Error When Loading Embedding Model Into Memory

Versions (relevant - OpenSearch/Dashboard/Server OS/Browser):

  • AWS OpenSearch Service 2.7 Dashboard
  • Google Chrome

Describe the issue:

I’m attempting to load a pretrained embedding model into memory using:

POST /_plugins/_ml/models/_register
{
“name”: “huggingface/sentence-transformers/paraphrase-multilingual-MiniLM-L12-v2”,
“version”: “1.0.1”,
“model_format”: “TORCH_SCRIPT”
}

This completes successfully and I’m provided with a model ID when I run this:

GET /_plugins/_ml/tasks/k4w9r4kBBiUmBL-z11AC

Response:

{
“model_id”: “lIw9r4kBBiUmBL-z3FC-”,
“task_type”: “DEPLOY_MODEL”,
“function_name”: “TEXT_EMBEDDING”,
“state”: “COMPLETED”,
“worker_node”: [
“l8xgkWdfQNGhuez3MPMAqw”
],
“create_time”: 1690862212827,
“last_update_time”: 1690862310966,
“is_async”: true
}

However, when I try to load this model into memory using this:

POST /_plugins/_ml/models/lIw9r4kBBiUmBL-z3FC-/_load

I’m given this response:

{
“model_id”: “lIw9r4kBBiUmBL-z3FC-”,
“task_type”: “DEPLOY_MODEL”,
“function_name”: “TEXT_EMBEDDING”,
“state”: “FAILED”,
“worker_node”: [
“l8xgkWdfQNGhuez3MPMAqw”,
“NNPgI_0_QUaENi_weYIkNQ”
],
“create_time”: 1690863161315,
“last_update_time”: 1690863312176,
“error”: “”“{“l8xgkWdfQNGhuez3MPMAqw”:“model content changed”,“NNPgI_0_QUaENi_weYIkNQ”:“model content changed”}”“”,
“is_async”: true
}

I cannot find any information regarding what this error message means. Also, I was able to successfully load this model before and use it to create vector embeddings which I still have saved in an index.

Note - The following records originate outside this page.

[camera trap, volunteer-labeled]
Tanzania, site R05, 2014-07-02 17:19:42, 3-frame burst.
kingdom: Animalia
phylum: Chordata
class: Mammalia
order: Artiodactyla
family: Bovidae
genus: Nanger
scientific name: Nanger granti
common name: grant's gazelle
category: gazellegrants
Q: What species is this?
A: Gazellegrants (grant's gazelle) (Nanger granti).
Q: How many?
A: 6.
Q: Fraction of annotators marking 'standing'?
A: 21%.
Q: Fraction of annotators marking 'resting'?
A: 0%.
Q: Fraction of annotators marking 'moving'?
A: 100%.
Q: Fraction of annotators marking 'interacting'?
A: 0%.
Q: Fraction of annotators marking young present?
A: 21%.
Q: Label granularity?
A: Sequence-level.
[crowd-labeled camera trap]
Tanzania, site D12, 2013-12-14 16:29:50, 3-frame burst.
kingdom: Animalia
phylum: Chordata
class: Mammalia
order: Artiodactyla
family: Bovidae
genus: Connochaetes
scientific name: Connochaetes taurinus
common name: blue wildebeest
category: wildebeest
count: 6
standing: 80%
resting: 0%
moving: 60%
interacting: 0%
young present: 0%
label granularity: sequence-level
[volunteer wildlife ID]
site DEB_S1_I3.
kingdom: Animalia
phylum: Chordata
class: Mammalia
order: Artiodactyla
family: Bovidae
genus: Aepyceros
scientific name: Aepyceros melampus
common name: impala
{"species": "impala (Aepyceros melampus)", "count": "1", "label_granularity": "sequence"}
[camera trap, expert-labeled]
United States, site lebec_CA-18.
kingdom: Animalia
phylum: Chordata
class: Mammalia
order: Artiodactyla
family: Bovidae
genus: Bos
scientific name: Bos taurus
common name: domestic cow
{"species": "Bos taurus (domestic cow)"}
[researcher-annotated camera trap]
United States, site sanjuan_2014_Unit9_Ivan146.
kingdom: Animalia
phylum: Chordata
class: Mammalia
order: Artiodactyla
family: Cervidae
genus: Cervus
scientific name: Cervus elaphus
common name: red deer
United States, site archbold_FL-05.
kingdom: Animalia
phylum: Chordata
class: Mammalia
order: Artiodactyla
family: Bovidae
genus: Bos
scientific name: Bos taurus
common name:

Are you running on MacOS? There is a known issue [BUG]Model content hash can't match original hash value · Issue #844 · opensearch-project/ml-commons · GitHub

No, this in being run on AWS. I saw this post your reference as well, but I think it is regarding something different.

Got it, can you share your cluster settings? Like how many data nodes, the EC2 instance types. We need to reproduce the error to dive deep.

NOTE: I just changed this to 4 nodes but it was 2 nodes during the issue outlined.

Did you use dedicated master node?

NOTE: I just changed this to 4 nodes but it was 2 nodes during the issue outlined.

Changing to 4 nodes can solve the problem?

The problem seems intermittent – sometimes the model load successfully, other times not. I’ve also tried using the “_deploy” method rather than “_load” which I read somewhere as an alternative approach, but it doesn’t seem to matter.

I was able to reproduce the issue in my end. In my case first time when invoked _load api, it was partially loaded and I was able to generate embedding. But when I invoked _unload api and then invoke _load api, I was able to see the issue.

I’ll try to deep dive more into this issue.

In the meantime, I tried to reproduce this issue with bigger instances, but couldn’t reproduce there.

We are transitioning to _deploy from _load. In the long run _load will be deprecated.

On a related note, another thing I’ve noticed is that sometimes a model loaded into memory (verified using GET /_plugins/_ml/profile/models) will sometimes seemingly _unload on its own after a given amount of time (again, verified using GET /_plugins/_ml/profile/models with an empty response of {}).

  • Is this behavior expected?
  • Is this due to idle time?
  • Is it best practice to _unload a model after use?

@dhrubo may help reproduce and dive deep for this problem too.

I haven’t done any research yet. But I guess that may be caused by small EC2 instance type. t3.small.search has just 2 vCPU, and 2 GB memory. That looks too constrained to run model. Guess that maybe cause some unexpected error and model unloaded.

@ylwu Yes, I upgraded the instance and it seems to be performing better without throwing the error this time.

This topic was automatically closed 60 days after the last reply. New replies are no longer allowed.